━━━ Listed entries

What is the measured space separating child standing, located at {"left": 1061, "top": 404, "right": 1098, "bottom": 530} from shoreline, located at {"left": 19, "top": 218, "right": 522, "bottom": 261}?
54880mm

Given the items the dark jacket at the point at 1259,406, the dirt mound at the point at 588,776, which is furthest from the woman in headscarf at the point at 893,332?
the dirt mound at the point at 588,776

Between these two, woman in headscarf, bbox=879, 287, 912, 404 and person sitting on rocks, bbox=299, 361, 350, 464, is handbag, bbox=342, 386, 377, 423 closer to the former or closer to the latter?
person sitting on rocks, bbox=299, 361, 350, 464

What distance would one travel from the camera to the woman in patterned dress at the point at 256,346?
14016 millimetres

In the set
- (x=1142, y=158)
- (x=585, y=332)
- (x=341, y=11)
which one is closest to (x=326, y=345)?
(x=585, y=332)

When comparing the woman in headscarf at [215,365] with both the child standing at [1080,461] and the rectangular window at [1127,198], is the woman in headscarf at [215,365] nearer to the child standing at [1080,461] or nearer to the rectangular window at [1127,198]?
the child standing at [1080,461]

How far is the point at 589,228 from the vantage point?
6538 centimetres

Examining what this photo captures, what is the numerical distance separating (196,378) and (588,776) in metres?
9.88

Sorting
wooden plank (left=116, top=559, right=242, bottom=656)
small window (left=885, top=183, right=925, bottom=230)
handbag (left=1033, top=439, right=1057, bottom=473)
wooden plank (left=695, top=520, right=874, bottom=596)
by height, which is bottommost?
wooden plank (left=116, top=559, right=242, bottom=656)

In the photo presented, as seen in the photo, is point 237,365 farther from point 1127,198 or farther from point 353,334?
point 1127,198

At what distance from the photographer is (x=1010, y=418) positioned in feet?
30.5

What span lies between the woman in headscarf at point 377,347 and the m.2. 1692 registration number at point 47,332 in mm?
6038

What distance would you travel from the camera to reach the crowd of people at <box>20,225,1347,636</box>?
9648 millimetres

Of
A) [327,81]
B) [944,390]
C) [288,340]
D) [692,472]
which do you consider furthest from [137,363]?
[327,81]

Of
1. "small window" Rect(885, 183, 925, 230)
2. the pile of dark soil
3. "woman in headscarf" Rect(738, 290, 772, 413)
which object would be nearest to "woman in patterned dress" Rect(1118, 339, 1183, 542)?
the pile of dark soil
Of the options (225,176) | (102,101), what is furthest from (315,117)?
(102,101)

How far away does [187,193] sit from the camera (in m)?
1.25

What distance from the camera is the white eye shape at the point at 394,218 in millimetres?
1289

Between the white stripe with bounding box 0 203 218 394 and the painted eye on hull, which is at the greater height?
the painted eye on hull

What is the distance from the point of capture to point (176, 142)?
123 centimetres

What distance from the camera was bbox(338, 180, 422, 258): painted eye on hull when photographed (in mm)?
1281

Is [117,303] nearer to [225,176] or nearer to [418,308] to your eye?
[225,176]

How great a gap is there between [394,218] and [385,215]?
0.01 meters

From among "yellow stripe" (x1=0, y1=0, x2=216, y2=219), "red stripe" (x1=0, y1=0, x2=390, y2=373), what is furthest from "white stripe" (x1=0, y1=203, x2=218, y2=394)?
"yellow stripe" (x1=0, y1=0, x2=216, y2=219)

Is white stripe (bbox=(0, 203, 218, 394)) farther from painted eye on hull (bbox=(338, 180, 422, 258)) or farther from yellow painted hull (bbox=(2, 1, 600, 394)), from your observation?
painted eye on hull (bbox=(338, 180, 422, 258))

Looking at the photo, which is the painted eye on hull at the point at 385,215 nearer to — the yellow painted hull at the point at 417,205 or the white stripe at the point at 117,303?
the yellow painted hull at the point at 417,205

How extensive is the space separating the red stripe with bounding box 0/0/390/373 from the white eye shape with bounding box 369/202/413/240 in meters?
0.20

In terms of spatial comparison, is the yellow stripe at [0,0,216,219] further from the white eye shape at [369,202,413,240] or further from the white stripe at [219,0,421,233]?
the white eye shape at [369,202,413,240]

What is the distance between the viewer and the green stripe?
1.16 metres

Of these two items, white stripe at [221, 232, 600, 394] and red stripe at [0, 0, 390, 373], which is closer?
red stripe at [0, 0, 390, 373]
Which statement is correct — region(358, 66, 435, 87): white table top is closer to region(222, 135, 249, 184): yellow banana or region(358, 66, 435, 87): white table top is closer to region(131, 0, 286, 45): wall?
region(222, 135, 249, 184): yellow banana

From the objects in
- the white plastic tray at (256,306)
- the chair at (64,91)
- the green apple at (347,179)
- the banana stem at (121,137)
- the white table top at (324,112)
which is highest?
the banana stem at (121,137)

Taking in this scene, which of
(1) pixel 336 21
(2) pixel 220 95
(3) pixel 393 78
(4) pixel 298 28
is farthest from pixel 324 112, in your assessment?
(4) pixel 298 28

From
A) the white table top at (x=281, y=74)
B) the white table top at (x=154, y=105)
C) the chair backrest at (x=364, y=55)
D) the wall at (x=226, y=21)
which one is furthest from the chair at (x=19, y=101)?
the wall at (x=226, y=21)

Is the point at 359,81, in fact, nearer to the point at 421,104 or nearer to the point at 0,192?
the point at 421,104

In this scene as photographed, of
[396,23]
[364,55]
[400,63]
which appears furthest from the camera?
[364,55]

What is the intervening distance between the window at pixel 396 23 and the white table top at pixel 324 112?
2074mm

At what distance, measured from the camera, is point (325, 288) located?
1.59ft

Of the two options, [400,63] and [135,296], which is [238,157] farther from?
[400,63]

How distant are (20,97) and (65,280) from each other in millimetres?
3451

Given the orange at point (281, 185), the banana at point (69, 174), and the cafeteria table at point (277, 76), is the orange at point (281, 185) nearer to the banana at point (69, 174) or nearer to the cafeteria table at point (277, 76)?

━━━━━━

### [Directions]
Rewrite the entries from the first line through the line containing "6538 centimetres" with "shoreline" replaced by "coastline" and nothing else changed.

### [Solution]
What is the measured space separating child standing, located at {"left": 1061, "top": 404, "right": 1098, "bottom": 530} from coastline, located at {"left": 19, "top": 218, "right": 522, "bottom": 261}?
54880mm

Given the items the dark jacket at the point at 1259,406, the dirt mound at the point at 588,776, which is furthest from the woman in headscarf at the point at 893,332?
the dirt mound at the point at 588,776

Between these two, woman in headscarf, bbox=879, 287, 912, 404 and person sitting on rocks, bbox=299, 361, 350, 464, is handbag, bbox=342, 386, 377, 423 closer to the former or closer to the latter?
person sitting on rocks, bbox=299, 361, 350, 464

What distance would one travel from the camera to the woman in patterned dress at the point at 256,346?
14016 millimetres

In the set
- (x=1142, y=158)
- (x=585, y=332)
- (x=341, y=11)
which one is closest to (x=326, y=345)?
(x=585, y=332)

When comparing the woman in headscarf at [215,365] with both the child standing at [1080,461] and the rectangular window at [1127,198], is the woman in headscarf at [215,365] nearer to the child standing at [1080,461] or nearer to the rectangular window at [1127,198]?
the child standing at [1080,461]

How far is the point at 589,228 from the vantage point?
6538 centimetres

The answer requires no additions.